Do Our Kids Have Too Much Homework?

Many people believe that schools are expecting too much from kids and students generally. Both parents and children are frazzled at the amount of homework assigned to students, and unfortunately, most of the homework is not productive or necessary. 

Homework Studies

Brian Gill said, “there is no evidence that kids are doing more homework than they did before.” He also stated that “it’s a tiny proportion of kids who are spending an enormous amount of time on homework.”

The History of Homework

Homework has been a controversial issue over the years. In research carried out some years back by Brian Gill, he reported that people’s idea about homework is that, “it has no academic value.” He further explained that people believe that kids who got homework did not learn any more than kids who did not. 

Some believe homework is not necessary because it is not a determinant of academic success. They also stated that homework tells on the health of the students – with the recorded case of bent spines as a result of heavy loads of books and stress. 

However, some believe that it is a beneficial practice. One of the benefits of homework is that it extends classroom work with additional time on any given task. Also, homework is believed to foster communication between parents and teachers. Furthermore, it helps students to develop independent study habits. 

The more-is-better movement

Some educators do not give homework to students before. They started assigning homework when parents challenged them. However, those parents are high – achievers who want the best for their children. Also, they want their children to compete for the best universities in the country. Hence, they support that more assignment is better to get the students prepared.

Too much homework vs. the optimal amount

One of the surprising findings of some researches carried out was that more homework does not correlate with higher test scores.
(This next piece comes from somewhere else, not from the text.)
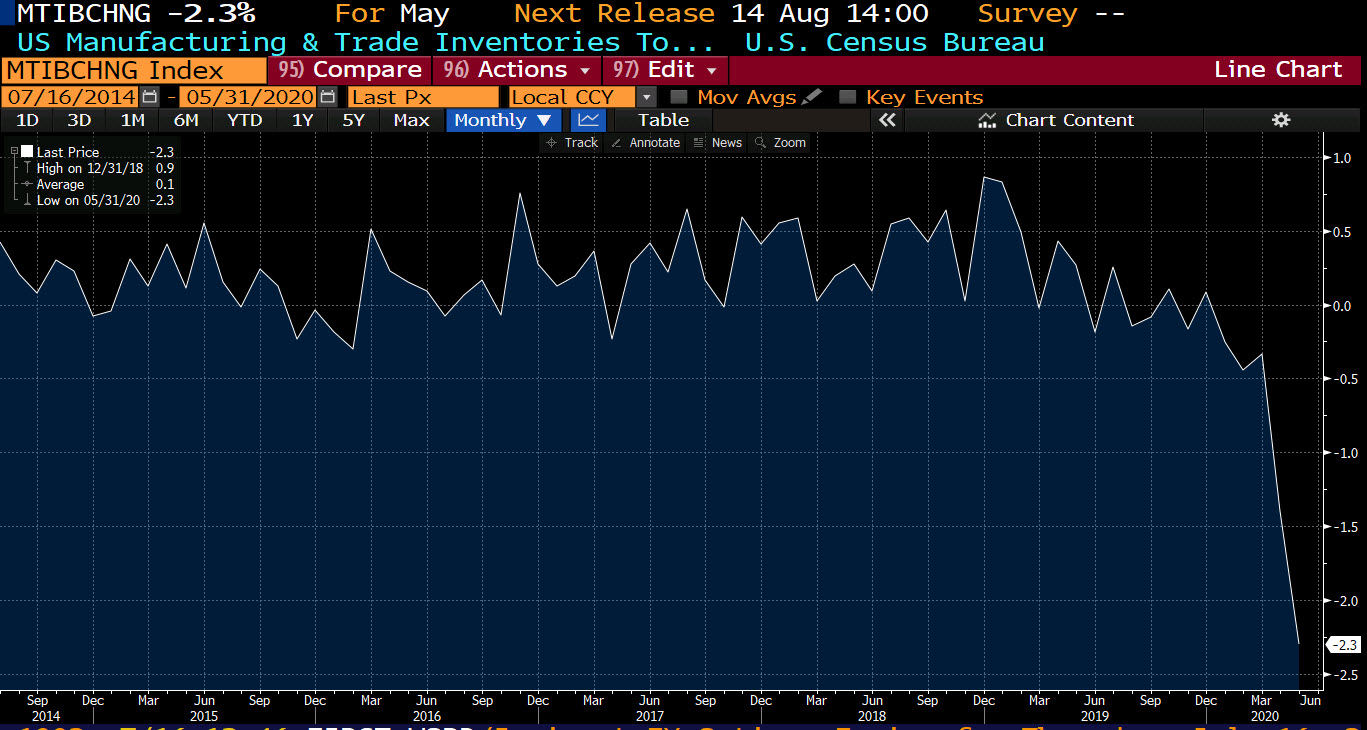 US business inventories for May -2.3% vs. -2.3% estimate
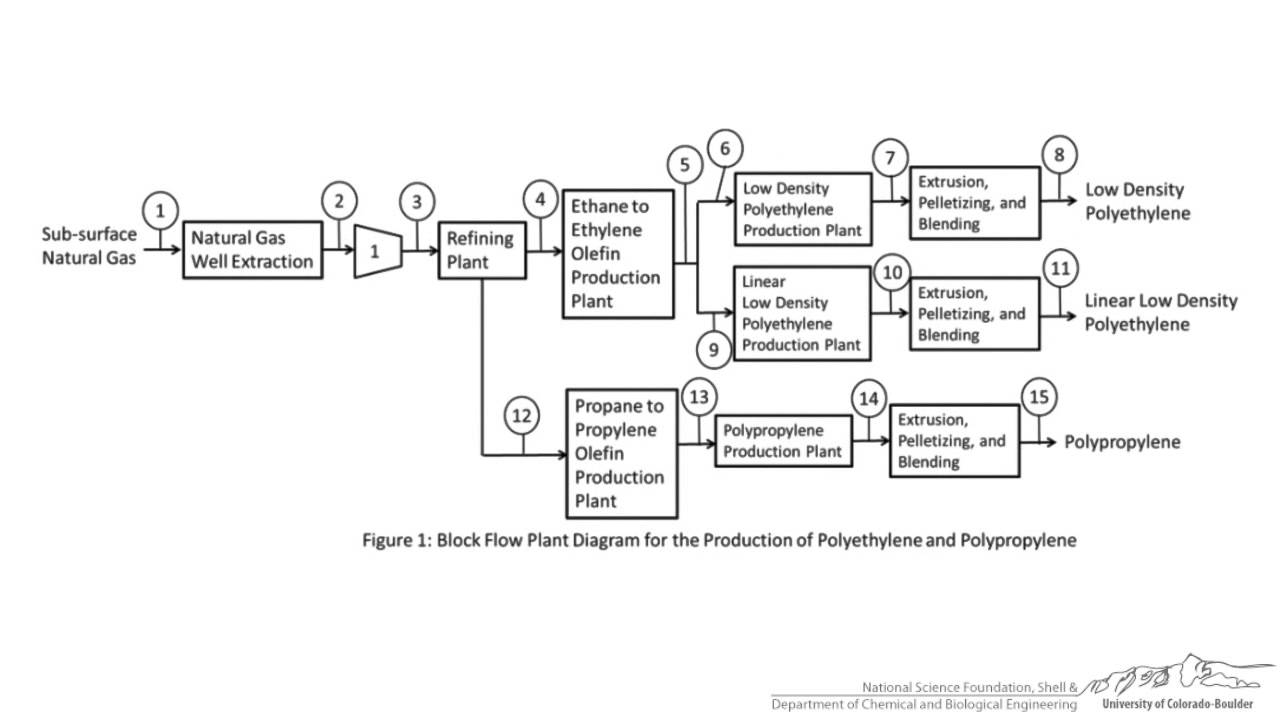 Block Flow Diagram Examples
It is believed that there is hardly any relationship between much assignment done by kids in elementary schools and their academic performance. However, the research is tested positive in middle and high schools. Research shows that short and frequent assignments are pften more effective than longer but fewer homework for young children. This is because young children have short attention spans and need to feel that they have completed a task successfully. 

The optimal amount of time to spend on assignments should be one to two hours. Doing tasks beyond these hours would not make the kids any better than those who do them for one or two hours.

Homework is a Complicated Thing

Some teachers give out homework without checking it. An effective homework must be used in a certain way. When homework is assigned, teachers are to use submitted assignments to ascertain students’ areas of difficulties and then devise a means to help students understand better the topics not understood. Unfortunately, teachers don’t have this in mind.